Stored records

************

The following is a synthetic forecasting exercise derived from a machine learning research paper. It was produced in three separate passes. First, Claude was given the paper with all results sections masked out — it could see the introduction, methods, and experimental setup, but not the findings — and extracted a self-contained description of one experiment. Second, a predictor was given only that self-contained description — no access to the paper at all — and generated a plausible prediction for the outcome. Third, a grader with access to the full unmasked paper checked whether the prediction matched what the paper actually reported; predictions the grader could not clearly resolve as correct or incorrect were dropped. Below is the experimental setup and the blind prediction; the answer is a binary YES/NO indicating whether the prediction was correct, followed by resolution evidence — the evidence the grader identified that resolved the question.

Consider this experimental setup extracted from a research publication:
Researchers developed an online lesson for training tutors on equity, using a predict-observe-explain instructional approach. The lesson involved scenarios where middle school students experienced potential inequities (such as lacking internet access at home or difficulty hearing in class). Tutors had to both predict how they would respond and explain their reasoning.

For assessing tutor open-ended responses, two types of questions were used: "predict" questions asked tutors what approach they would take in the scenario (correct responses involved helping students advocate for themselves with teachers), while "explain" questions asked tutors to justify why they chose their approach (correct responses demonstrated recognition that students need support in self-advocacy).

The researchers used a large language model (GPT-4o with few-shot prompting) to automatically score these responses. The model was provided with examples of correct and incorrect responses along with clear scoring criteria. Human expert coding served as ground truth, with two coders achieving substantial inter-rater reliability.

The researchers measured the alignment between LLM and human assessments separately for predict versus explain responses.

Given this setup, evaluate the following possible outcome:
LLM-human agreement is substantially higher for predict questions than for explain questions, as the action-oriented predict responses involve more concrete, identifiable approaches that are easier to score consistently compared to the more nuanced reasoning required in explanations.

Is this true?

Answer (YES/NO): NO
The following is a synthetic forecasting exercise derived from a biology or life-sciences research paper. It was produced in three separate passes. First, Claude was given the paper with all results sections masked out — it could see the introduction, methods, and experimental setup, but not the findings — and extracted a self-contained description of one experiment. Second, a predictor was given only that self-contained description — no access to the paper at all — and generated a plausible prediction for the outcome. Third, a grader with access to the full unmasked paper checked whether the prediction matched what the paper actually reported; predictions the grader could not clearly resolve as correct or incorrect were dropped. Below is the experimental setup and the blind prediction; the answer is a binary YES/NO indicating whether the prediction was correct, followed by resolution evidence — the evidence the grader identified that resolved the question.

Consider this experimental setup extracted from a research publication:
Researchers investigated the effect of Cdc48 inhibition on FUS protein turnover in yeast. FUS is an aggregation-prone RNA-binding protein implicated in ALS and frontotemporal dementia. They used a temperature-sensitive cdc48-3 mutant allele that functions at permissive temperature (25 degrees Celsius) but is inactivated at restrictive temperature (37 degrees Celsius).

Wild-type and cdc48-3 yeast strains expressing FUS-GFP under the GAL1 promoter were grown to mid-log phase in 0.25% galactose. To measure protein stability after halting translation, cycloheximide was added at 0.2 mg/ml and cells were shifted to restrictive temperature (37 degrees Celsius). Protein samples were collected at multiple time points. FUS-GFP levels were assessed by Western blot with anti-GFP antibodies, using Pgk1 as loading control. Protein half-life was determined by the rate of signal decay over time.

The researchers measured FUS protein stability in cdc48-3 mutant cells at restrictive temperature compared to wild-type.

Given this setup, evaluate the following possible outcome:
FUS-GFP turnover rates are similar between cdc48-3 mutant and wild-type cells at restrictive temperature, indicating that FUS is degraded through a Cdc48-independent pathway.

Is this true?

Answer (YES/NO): NO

************

> **THE PROBLEM**
Across all of the records above, how many lines include the string "measured"? Answer with one number only.

> **EXERCISE ANSWER**
2